Comer has invited former Twitter Deputy General Counsel James Baker, former Global Head of Trust and Safety Yoel Roth, and former Chief Legal Officer Vijaya Gadde to the hearing to testify about Twitter’s decision to temporarily block a New York Post story about Hunter Biden in 2020.

That decision was recently dissected at length in the Twitter Files, a series of reports based on internal documents that Twitter CEO Elon Musk has shared with a small group of journalists. The documents reveal Twitter executives engaged in ample deliberation and debate about how to handle the story, primed by warnings from the (Trump-era) Justice Department about the possibility of fake news being spread by foreign adversaries.

It’s pretty clear that Twitter’s decision to suppress the story—ultimately a wrong decision, albeit also a very short-lived one—was very much a product of people trying to avoid repeating the mistakes of 2016. Authorities were on high alert—perhaps to the point of paranoia—about foreign propaganda that might influence the 2020 electorate. And tech companies, having just lived through years of being excoriated for letting foreign propaganda spread in 2016, were extra sensitive to allegations that they might let it happen again.

But Republicans seem to desperately want there to be more to this story. For it to serve as a smoking gun against Joe Biden, tech companies, or both. For it to be a tidy explanation as to why Biden won in 2020.”

“Twitter made the wrong call with the story, yes. But it did so temporarily, with much deliberation, influenced by authorities in the Trump administration, and to the effect that the Hunter Biden story got even more attention. The idea that Joe Biden would have lost the election had this not happened is crazy. And the idea that Biden himself helped cover it up because he’s hiding something about his own business dealings lacks any evidence.

But these narratives are also very beneficial to Biden’s enemies. And Republicans seem determined to wring every last bit of political capital possible out of them.

Once again we’re reminded that the people in power—no matter which side that is—are more focused on making excuses for their own shortcomings and slinging mud at the other side than actually doing the hard work of becoming a faction more Americans can get behind.”

FEC Finds Google Isn’t Deliberately Biased Against Republicans

“The FEC said it has now closed its file on the issue.
“The Commission’s bipartisan decision to dismiss this complaint reaffirms that Gmail does not filter emails for political purposes,” Google spokesman José Castañeda said. “We’ll continue to invest in our Gmail industry-leading spam filters because, as the FEC notes, they’re important to protecting people’s inboxes from receiving unwanted, unsolicited, or dangerous messages.””

House GOP tempts fall government shutdown with longshot spending demands

“In addition to Republicans’ pledge to slice $130 billion from the $1.7 trillion government funding package that passed in December, conservatives want to take the process old-school. Rather than passing one massive bill, they’re calling for individual votes on the dozen appropriations bills that set annual budgets for different agencies, a more time-consuming but transparent procedure that recent Congresses have struggled to complete.
They’re also planning to allow an amendment free-for-all, which is all but certain to further drag out or trip things up.

Additionally, House Republicans say they’ll refuse to negotiate with the Senate until the upper chamber passes its own spending bills, which hasn’t happened in years. Typically, Senate appropriators have instead entered into bipartisan talks with their House counterparts, only burning valuable floor time on a package they’re certain would pass both chambers.

And GOP demands expand beyond funding the government.
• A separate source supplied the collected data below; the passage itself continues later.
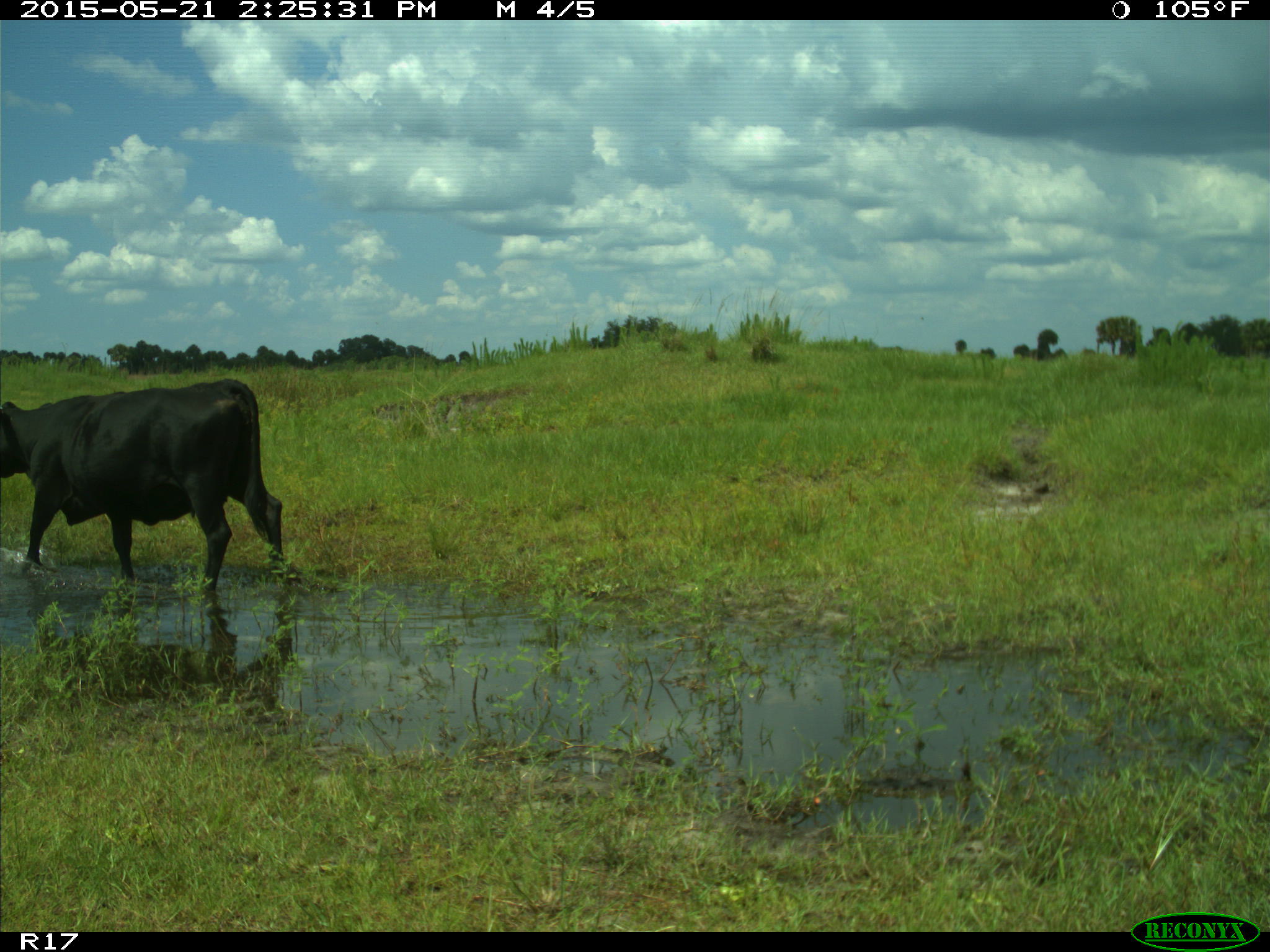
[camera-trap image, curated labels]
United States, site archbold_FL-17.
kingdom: Animalia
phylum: Chordata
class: Mammalia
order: Artiodactyla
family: Bovidae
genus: Bos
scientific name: Bos taurus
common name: domestic cow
Republicans say they won’t back a debt limit increase unless they get their way on spending cuts or measures to reign in the ever-increasing $31 trillion debt. The timing of that could be tricky, however, as the Treasury Department could hit its credit card limit this summer, while federal cash expires on Sept. 30.

A debt ceiling hike will arguably make for a much bigger battle in Congress, leaving even less time and patience for bipartisan talks on funding the government.”